Provided material —

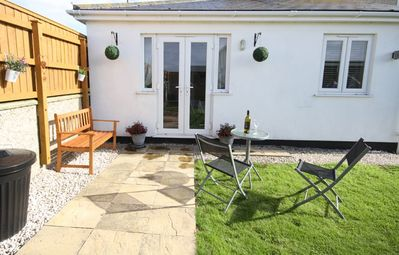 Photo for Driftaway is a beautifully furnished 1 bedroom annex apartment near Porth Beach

* * *

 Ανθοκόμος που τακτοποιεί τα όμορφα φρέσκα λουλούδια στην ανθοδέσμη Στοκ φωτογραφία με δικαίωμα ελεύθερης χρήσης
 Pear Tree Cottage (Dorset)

--

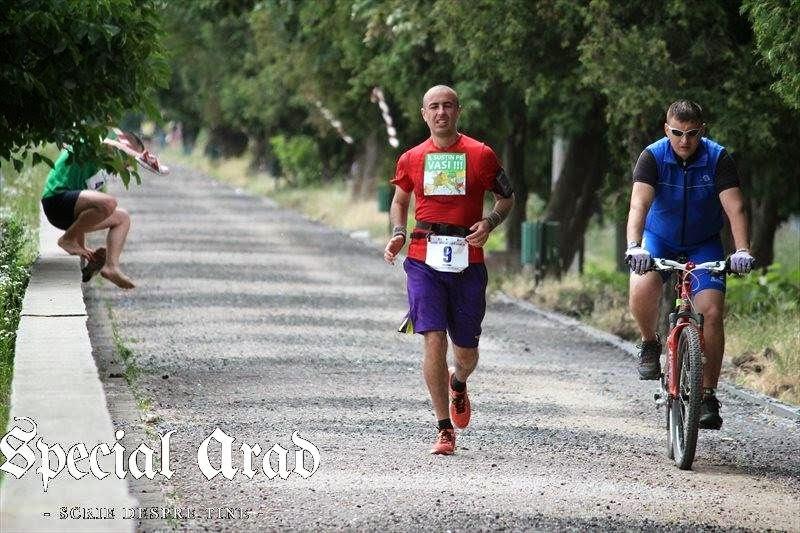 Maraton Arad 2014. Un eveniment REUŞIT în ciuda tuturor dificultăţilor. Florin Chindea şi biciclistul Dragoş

Action item —
Both the line containing "Ανθοκόμος που τακτοποιεί" and the line containing "Pear Tree Cottage (Dorset)" belong in the answer. Print them and every line above that falls between them exactly, and no others.

Response box —
 Ανθοκόμος που τακτοποιεί τα όμορφα φρέσκα λουλούδια στην ανθοδέσμη Στοκ φωτογραφία με δικαίωμα ελεύθερης χρήσης
 Pear Tree Cottage (Dorset)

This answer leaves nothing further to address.